Image-linked spatial questions
^^^^

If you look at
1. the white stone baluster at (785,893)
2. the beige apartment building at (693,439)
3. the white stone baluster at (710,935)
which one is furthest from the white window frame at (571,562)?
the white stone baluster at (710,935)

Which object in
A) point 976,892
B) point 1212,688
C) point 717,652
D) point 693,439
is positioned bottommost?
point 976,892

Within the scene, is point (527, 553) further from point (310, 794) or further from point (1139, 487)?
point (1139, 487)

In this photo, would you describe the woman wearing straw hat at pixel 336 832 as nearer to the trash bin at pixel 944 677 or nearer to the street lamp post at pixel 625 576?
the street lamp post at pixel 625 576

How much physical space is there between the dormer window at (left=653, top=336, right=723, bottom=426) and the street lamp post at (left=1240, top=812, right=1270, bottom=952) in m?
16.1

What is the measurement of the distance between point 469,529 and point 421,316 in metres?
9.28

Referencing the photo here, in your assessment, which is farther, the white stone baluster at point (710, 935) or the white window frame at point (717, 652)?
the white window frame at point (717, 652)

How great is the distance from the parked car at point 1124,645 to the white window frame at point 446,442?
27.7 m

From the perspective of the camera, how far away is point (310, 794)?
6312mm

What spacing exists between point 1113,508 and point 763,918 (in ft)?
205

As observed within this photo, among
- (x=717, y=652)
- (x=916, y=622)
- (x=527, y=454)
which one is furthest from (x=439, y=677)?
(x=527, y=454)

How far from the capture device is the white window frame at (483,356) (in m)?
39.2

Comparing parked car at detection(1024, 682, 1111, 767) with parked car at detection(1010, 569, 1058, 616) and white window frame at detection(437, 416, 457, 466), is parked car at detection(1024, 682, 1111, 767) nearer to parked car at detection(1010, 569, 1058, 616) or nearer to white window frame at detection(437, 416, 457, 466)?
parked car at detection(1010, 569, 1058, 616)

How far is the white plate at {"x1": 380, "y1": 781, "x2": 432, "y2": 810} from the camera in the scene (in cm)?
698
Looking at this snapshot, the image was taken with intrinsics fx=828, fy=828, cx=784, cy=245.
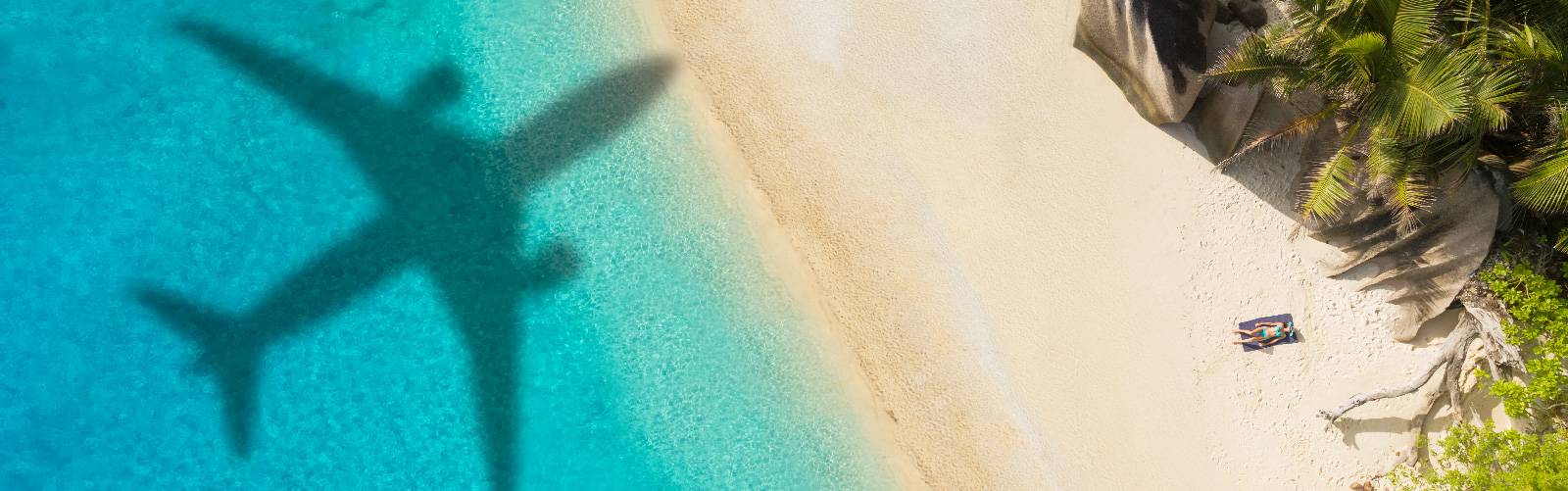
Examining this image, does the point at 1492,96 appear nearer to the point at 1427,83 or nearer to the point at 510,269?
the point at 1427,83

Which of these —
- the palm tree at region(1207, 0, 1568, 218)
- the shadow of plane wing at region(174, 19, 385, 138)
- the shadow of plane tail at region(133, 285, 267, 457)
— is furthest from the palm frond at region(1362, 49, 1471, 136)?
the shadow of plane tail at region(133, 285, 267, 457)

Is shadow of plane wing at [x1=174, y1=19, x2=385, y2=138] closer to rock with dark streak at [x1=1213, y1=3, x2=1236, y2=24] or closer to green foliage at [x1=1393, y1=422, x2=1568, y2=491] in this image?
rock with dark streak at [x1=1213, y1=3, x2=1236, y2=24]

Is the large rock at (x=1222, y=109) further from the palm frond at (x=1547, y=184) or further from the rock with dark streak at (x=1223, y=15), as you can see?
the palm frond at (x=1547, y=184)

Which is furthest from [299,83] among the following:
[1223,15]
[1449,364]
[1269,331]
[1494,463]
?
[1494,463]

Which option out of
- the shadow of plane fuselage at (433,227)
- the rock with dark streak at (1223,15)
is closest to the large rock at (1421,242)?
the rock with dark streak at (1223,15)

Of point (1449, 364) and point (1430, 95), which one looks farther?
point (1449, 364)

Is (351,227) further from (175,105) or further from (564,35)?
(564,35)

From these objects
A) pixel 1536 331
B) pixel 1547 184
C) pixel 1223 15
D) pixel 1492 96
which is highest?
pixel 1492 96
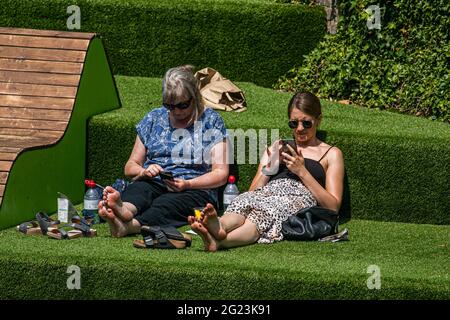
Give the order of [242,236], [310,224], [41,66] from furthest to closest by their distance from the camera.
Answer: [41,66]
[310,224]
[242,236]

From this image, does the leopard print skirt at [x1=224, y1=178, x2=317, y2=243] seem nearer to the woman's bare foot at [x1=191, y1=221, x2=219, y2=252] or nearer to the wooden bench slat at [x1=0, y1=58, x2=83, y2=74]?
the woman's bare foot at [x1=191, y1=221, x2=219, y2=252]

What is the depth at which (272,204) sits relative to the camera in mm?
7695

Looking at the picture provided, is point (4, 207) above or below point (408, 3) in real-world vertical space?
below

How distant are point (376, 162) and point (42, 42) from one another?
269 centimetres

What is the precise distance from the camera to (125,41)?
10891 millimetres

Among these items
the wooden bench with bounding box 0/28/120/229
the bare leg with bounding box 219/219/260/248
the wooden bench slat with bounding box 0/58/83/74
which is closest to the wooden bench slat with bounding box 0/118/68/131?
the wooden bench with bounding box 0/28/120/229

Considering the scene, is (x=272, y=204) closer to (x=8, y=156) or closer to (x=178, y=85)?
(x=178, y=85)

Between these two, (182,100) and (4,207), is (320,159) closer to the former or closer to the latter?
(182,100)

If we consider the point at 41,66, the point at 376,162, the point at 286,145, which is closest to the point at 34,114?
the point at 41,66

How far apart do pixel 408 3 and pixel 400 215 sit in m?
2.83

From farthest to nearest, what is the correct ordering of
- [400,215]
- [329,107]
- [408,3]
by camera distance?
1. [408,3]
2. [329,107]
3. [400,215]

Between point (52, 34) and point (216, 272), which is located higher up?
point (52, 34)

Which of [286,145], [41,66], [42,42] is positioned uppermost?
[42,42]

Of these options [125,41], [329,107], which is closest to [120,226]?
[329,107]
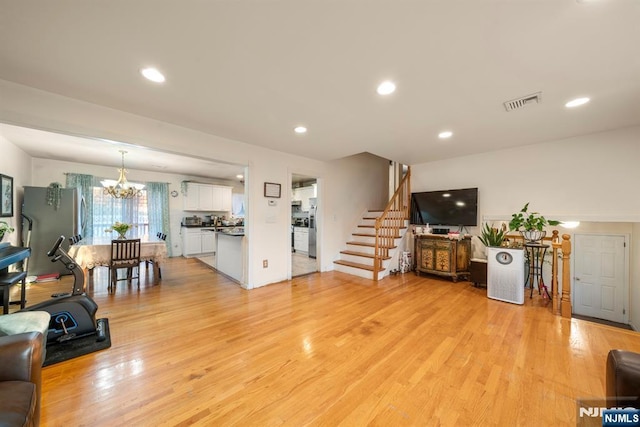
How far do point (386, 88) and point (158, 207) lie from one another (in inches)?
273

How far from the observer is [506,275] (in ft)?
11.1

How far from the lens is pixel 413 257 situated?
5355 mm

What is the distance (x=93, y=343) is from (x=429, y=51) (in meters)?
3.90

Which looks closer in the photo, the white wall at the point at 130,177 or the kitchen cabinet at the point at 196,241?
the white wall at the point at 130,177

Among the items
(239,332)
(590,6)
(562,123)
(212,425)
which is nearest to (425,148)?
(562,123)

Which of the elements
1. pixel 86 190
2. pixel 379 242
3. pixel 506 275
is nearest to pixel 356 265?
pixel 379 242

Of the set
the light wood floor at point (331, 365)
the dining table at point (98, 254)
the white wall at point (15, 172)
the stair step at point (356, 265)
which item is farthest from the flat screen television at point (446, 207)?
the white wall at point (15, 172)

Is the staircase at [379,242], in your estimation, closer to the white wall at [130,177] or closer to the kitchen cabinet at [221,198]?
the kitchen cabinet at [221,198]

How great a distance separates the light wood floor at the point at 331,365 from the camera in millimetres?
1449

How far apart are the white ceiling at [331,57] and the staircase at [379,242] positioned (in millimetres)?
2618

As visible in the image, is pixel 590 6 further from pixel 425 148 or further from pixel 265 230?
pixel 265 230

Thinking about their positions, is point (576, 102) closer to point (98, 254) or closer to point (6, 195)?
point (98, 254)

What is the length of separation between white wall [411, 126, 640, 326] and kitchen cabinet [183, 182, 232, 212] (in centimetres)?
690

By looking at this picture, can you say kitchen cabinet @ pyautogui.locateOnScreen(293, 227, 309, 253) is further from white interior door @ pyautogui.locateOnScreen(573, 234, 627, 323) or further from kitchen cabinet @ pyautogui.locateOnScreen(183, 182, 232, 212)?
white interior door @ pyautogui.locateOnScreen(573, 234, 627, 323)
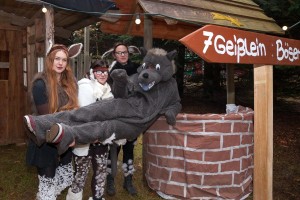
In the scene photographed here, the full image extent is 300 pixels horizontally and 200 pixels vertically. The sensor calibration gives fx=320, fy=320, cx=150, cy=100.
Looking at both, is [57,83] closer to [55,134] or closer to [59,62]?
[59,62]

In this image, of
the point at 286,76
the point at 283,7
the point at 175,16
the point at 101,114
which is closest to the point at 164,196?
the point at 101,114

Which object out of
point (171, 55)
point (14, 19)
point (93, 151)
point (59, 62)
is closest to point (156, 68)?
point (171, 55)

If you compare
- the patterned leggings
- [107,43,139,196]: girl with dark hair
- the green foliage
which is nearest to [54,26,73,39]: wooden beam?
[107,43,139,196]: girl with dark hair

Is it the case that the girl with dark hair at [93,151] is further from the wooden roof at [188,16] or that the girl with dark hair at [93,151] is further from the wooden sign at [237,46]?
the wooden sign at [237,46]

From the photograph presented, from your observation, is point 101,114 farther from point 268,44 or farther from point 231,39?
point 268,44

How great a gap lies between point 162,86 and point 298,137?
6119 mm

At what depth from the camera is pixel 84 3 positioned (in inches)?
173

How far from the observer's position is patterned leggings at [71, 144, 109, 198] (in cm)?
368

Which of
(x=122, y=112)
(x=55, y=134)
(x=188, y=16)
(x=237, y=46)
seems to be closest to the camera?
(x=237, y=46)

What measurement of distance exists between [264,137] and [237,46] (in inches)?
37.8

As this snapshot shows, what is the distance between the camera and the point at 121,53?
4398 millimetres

^^^^

* **Stated task**
Collect every line in the listing that contains the word "nearest", treating uppercase and lowercase letters as distinct. Copy each such line in full.

* **Task answer**
From farthest to nearest, what is the correct ordering of
which is nearest to (425,148)?
is nearest to pixel 356 265?
which is nearest to [54,26,73,39]: wooden beam?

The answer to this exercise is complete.